* [Brief A]: Using the forum thread on Druid lookup introspection below, decide whether each statement agrees with it: (i) the values in the example response are not quoted; (ii) the problem occurs only when the keys are integers; (iii) the Druid web console introspects values through the API. For each, answer yes or no and quote the deciding words.

━━ Quoted passage ━━

I am using a map lookup, just like you. Your example shows the problem already:
$ curl -X GET http://localhost:8888/druid/v1/lookups/introspect/mapLookup/
{"1":"One","2":"Two","3":"Three"}
$ curl -X GET http://localhost:8888/druid/v1/lookups/introspect/mapLookup/keys
[1, 2, 3]
$ curl -X GET http://localhost:8888/druid/v1/lookups/introspect/mapLookup/values
[One, Two, Three]
The values returned in your example is NOT valid JSON. The values are not quoted. The correct response would be:
["One", "Two", "Three"]
Also, to check if it is valid JSON you could use jq:
$ curl -X GET http://localhost:8888/druid/v1/lookups/introspect/mapLookup/values | jq '.'
This also happens when the keys are strings. So the keys and values endpoints of the introspect API's are NOT returning valid JSON.
Finally, the version endpoint does not seem to work (indeed). However, it is documented that it should be there, so the documentation seems to be incorrect. See this page at the bottom: https://druid.apache.org/docs/latest/querying/lookups-cached-global/#introspection
@teyeheimans, that does look like a bug. This is the relevant introspection code for map lookups: https://github.com/apache/druid/blob/master/server/src/main/java/org/apache/druid/query/lookup/MapLookupExtractorFactory.java#L156.
I think getValues() response should just be map.values() instead of map.values().toString(), which would result in a String representation on the underlying collection. The same would apply to getKeys(). If that sounds about right, please feel free to raise a PR.
Btw, you can directly query a map lookup in SQL: SELECT "k", "v" FROM "lookup"."mapLookup". This should return the keys and values in the correct string form. The Druid web-console uses SQL instead of API to introspect values when you open the lookup modal.
Hi @abhishekrb19,
For the /version endpoint:
Documentation-wise
- It is indeed specified on the lookups-cached-global page, but, I think we should update the documentation to explicitly state that it is available only for the lookups of type
cachedNamespace. I can create a PR for this item.
Functionality-wise
- The introspection endpoint returns the internal version from CacheScheduler here https://github.com/apache/druid/blob/master/extensions-core/lookups-cached-global/src/main/java/org/apache/druid/query/lookup/NamespaceLookupIntrospectHandler.java#L78 ; but it is different from the version that gets specified when creating the lookup.

━━━
━━ Extracted material ━━

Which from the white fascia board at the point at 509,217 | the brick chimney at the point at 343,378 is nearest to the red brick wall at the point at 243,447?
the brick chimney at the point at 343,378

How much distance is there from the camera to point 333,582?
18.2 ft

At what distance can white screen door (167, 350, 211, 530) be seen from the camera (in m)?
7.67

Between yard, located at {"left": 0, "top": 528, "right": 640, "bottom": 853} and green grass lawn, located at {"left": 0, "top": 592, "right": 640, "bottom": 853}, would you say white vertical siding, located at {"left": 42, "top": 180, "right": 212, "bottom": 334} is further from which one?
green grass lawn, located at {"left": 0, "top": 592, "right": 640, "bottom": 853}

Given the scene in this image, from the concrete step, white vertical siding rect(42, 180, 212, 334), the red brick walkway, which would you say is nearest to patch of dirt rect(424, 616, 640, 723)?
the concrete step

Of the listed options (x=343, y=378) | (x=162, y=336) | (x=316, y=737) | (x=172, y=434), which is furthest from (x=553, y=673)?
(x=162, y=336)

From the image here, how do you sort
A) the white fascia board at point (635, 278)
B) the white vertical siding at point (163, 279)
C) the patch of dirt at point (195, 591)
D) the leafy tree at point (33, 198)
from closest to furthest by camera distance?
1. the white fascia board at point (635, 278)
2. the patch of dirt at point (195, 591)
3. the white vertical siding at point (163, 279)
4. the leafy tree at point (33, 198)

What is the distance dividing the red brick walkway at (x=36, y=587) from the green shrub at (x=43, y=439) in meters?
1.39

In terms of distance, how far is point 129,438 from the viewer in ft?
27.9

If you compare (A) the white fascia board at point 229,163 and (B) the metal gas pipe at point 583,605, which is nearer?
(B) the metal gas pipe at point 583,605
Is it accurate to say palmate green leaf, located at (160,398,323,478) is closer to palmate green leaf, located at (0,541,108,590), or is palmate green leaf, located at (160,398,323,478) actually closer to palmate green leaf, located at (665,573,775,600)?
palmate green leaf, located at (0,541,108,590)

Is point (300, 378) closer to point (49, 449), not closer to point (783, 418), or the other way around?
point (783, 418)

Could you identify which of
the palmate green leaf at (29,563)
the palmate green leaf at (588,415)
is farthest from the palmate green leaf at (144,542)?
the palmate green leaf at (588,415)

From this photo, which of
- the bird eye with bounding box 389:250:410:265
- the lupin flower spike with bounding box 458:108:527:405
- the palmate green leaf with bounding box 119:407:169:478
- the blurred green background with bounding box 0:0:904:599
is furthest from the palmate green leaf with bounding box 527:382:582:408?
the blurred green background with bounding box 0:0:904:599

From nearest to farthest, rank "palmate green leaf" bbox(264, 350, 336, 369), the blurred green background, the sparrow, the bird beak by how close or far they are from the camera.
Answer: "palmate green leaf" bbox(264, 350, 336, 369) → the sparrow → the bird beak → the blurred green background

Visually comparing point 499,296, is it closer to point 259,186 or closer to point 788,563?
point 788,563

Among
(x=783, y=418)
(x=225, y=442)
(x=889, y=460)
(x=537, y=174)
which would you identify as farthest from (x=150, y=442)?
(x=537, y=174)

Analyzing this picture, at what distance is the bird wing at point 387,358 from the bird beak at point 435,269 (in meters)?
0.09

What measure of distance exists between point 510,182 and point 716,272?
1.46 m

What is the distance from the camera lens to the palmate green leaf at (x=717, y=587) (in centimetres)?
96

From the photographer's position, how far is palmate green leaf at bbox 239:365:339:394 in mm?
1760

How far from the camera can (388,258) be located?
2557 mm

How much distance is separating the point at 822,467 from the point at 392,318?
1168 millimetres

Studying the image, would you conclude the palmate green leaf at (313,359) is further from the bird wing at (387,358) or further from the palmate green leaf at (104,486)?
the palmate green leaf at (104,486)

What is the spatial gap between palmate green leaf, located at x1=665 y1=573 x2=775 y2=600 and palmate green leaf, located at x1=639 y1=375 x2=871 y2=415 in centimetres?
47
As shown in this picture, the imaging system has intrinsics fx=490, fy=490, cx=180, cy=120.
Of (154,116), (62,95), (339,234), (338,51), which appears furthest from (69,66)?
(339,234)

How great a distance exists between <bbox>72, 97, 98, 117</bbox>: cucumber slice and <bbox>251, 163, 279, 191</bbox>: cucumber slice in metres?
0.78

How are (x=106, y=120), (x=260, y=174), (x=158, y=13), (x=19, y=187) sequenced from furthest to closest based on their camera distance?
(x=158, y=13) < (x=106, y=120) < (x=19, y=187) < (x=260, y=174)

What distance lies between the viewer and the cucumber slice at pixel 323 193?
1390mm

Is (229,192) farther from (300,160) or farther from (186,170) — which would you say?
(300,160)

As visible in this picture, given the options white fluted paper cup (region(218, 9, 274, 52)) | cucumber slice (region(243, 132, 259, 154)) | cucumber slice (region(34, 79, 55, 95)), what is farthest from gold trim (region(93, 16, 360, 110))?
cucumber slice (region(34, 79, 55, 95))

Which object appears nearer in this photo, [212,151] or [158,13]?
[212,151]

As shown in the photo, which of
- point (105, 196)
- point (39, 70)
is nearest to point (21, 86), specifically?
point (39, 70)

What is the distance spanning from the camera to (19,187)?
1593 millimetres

━━━

* [Brief B]: Reproduce word for word everything in the listing from the line that contains "As visible in" down to the end of the listing, including both ends.

* [Full response A]:
(i) Yes: "The values are not quoted."
(ii) No: "This also happens when the keys are strings."
(iii) No: "The Druid web-console uses SQL instead of API to introspect values when you open the lookup modal."

* [Full response B]:
As visible in this picture, given the options white fluted paper cup (region(218, 9, 274, 52)) | cucumber slice (region(243, 132, 259, 154)) | cucumber slice (region(34, 79, 55, 95)), what is farthest from gold trim (region(93, 16, 360, 110))?
cucumber slice (region(34, 79, 55, 95))

Which object appears nearer in this photo, [212,151] or [158,13]?
[212,151]

As shown in the photo, which of
- point (105, 196)
- point (39, 70)
is nearest to point (21, 86), specifically?
point (39, 70)

What is the distance spanning from the camera to (19,187)?
1593 millimetres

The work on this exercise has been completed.